Polecenie A> Przepisz dosłownie z tekstu o okularach Hyperion wszystko od słów „Używam Hyperionów 17” aż po słowa „na brzegach pola.”.
Polecenie B> Streść tekst o okularach Hyperion w dwóch zdaniach.
Polecenie C> Z jakim teleskopem używane są okulary Hyperion 17 mm i 8 mm według tekstu o okularach Hyperion?

Używam Hyperionów 17 mm i 8 mm z Syntą 10" f/4.7, więc mogę trochę o nich poopowiadać.
W porównaniu z kitowymi okularkami, szkła Baadera sprawują się naprawdę znakomicie. Już na pierwszy rzut oka gwiazdy są bardziej punktowe, a wady obrazu ukazują się dopiero na brzegach pola.
Pierścienie 28 i 14 mm pozwalają na znaczne rozszerzenie gamy uzyskiwanych powiększeń bez jakiejkolwiek utraty jakości.
Okulary te wymagają również obnoszenia się z nimi z dużą dozą ostrożności z racji swojej rozkręcanej natury. Przy każdej zmianie konfiguracji pierścieni istnieje ryzyko zabrudzenia wewnętrznych soczewek, więc lepiej nie "żonglować" powerami, zwłaszcza w ciemności.

Wybrane wiersze>
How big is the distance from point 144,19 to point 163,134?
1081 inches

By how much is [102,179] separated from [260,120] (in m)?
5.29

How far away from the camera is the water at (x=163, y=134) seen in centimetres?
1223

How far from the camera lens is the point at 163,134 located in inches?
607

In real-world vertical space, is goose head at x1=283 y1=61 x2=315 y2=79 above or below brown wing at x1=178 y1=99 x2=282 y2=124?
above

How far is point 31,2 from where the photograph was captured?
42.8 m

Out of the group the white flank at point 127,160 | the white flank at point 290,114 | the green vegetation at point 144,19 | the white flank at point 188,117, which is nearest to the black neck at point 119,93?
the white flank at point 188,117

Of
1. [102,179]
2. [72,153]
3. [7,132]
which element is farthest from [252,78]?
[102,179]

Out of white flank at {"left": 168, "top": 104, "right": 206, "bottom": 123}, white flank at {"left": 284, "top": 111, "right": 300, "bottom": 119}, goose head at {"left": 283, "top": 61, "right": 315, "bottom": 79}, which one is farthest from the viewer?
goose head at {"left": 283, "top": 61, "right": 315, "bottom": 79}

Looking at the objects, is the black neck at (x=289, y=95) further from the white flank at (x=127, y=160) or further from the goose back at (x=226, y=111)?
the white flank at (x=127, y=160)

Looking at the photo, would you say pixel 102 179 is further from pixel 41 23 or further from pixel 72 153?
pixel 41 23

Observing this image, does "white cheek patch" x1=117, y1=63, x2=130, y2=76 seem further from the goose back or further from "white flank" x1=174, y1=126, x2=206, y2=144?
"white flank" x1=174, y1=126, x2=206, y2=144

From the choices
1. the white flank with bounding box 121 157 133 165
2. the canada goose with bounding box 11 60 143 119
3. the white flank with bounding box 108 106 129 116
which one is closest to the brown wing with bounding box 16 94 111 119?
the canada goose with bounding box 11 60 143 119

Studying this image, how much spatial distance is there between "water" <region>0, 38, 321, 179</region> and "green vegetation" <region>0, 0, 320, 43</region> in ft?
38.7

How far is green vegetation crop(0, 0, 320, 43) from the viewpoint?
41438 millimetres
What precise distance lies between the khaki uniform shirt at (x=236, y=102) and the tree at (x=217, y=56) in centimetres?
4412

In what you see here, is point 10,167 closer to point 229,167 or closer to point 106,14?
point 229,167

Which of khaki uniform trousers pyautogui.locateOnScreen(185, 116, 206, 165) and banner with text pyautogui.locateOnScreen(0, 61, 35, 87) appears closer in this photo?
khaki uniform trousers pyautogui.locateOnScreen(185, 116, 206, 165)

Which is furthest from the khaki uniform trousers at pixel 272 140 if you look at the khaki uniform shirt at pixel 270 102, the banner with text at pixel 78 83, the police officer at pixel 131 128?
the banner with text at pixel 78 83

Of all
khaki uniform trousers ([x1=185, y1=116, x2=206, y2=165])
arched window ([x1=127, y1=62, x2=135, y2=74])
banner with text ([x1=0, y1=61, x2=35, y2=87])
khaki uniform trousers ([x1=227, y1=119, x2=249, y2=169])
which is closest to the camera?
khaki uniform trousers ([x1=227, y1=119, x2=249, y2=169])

Odpowiedź A>
Używam Hyperionów 17 mm i 8 mm z Syntą 10" f/4.7, więc mogę trochę o nich poopowiadać.
W porównaniu z kitowymi okularkami, szkła Baadera sprawują się naprawdę znakomicie. Już na pierwszy rzut oka gwiazdy są bardziej punktowe, a wady obrazu ukazują się dopiero na brzegach pola.

Odpowiedź B> Szkła Baadera sprawują się znacznie lepiej niż okulary z zestawu, bo gwiazdy są bardziej punktowe, a wady obrazu widać dopiero na brzegach pola, zaś pierścienie 28 i 14 mm rozszerzają gamę powiększeń bez utraty jakości. Ze względu na rozkręcaną konstrukcję trzeba się z nimi obchodzić ostrożnie, gdyż przy każdej zmianie pierścieni można zabrudzić wewnętrzne soczewki.

Odpowiedź C> Z Syntą 10" f/4.7.